DRUMAROAD — Gene Fitzpatrick, voted Ulster’s top cabaret artist, is to compere a grand variety concert organised by St Patrick’s Scouts and Cubs in Drumaroad Hall next Tuesday night. A top class line-up includes Fergie, Houl Yer Whist, Dominic Hughes and a local supporting cast.

During the past few months the boys and their leaders have been very busy.

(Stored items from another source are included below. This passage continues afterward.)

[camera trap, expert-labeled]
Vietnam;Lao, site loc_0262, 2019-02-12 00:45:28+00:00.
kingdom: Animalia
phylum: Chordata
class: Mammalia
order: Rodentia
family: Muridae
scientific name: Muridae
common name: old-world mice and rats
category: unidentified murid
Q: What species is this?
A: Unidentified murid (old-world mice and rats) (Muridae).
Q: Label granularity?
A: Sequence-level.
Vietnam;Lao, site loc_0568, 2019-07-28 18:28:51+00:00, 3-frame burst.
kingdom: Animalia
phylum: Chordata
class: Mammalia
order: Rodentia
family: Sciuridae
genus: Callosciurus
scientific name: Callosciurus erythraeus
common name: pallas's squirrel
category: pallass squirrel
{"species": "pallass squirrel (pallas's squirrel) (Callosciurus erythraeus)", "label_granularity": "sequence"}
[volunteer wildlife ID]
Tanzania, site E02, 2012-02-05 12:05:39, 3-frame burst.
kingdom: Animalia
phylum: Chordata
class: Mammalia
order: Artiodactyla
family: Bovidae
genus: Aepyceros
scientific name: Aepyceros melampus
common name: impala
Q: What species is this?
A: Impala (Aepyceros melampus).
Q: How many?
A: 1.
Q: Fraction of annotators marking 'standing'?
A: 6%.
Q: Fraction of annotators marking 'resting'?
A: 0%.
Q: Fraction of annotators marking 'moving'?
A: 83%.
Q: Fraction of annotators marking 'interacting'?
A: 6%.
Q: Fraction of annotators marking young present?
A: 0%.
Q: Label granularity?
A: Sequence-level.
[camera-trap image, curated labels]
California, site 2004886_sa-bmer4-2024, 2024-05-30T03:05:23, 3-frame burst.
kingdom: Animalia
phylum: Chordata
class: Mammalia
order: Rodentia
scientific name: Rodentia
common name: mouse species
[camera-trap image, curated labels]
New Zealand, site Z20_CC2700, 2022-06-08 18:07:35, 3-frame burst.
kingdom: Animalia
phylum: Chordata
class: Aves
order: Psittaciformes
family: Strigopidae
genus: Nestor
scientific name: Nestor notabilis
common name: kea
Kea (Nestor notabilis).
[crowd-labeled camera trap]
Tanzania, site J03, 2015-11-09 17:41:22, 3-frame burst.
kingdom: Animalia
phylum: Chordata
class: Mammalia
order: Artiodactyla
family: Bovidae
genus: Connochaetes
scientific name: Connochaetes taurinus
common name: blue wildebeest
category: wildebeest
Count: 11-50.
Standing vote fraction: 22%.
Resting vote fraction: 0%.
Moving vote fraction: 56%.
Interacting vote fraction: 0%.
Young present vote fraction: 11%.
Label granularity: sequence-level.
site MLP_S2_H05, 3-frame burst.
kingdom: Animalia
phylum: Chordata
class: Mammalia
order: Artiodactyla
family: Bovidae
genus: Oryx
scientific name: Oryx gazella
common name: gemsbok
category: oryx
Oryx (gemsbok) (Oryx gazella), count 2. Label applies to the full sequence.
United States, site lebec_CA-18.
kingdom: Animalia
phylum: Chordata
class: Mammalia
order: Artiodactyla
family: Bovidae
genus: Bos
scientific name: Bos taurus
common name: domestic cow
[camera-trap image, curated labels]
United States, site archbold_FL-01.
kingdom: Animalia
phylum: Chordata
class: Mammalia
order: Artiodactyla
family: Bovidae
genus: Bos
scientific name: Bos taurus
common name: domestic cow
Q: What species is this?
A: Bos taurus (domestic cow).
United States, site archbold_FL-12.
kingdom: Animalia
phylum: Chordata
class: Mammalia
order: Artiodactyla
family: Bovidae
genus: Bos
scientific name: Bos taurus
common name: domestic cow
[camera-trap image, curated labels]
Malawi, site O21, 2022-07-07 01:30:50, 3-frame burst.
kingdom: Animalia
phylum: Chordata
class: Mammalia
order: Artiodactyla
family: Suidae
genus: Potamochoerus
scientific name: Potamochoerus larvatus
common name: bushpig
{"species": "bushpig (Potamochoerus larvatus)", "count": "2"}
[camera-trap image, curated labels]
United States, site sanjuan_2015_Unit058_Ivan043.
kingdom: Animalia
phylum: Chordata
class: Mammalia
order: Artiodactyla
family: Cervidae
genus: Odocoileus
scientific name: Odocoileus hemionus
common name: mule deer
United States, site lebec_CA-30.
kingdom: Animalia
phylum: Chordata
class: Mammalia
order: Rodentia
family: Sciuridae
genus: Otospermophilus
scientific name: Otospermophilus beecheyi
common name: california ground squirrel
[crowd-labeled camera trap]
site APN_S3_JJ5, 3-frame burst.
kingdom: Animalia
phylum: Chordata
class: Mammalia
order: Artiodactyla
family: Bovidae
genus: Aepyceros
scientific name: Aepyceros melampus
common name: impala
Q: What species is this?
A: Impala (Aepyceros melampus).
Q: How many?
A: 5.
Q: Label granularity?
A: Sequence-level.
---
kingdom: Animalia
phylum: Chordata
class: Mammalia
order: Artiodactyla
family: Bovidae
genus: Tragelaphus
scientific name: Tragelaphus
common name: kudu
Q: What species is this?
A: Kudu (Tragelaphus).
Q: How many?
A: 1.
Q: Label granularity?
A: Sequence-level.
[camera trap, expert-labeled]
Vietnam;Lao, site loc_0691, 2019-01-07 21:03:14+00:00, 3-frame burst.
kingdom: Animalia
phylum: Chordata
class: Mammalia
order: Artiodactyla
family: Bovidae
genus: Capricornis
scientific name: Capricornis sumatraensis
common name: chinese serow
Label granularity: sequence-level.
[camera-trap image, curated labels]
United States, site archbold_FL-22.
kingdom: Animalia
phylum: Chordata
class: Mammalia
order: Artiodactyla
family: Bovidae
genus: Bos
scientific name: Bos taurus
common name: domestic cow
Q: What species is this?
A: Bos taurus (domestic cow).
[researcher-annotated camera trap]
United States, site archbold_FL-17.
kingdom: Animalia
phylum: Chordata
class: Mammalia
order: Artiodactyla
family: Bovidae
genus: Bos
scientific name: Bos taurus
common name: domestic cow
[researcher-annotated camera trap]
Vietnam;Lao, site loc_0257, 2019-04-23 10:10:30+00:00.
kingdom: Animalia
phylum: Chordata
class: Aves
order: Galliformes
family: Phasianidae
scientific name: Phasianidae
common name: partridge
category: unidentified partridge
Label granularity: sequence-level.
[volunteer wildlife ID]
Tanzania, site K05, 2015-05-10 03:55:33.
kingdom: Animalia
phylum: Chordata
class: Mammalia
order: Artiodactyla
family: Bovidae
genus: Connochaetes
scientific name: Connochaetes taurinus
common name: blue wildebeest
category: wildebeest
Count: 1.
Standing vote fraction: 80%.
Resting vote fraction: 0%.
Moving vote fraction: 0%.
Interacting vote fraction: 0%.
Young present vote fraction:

The cubs spent a very enjoyable five days at Clare, while 30 miles away the scouts were on a ten-day camp at Birr, Co Offaly.

The scouts won the Diocesan Shield and represented Dromore diocese a few weeks ago at the Melviin Trophy in Dublin where they gained considerable success.

KILLINCHY — A harvest fair in Killinchy Presbyterian Church Hall on Saturday afternoon raised £1,300 for church funds. There was a high standard of entries for the various classes for bread, cakes, fruit and vegetables and sales were also good.

The crowds seemed to enjoy a variety of sideshows on the football pitch where darts shooting and beanbag games contributed to the fun.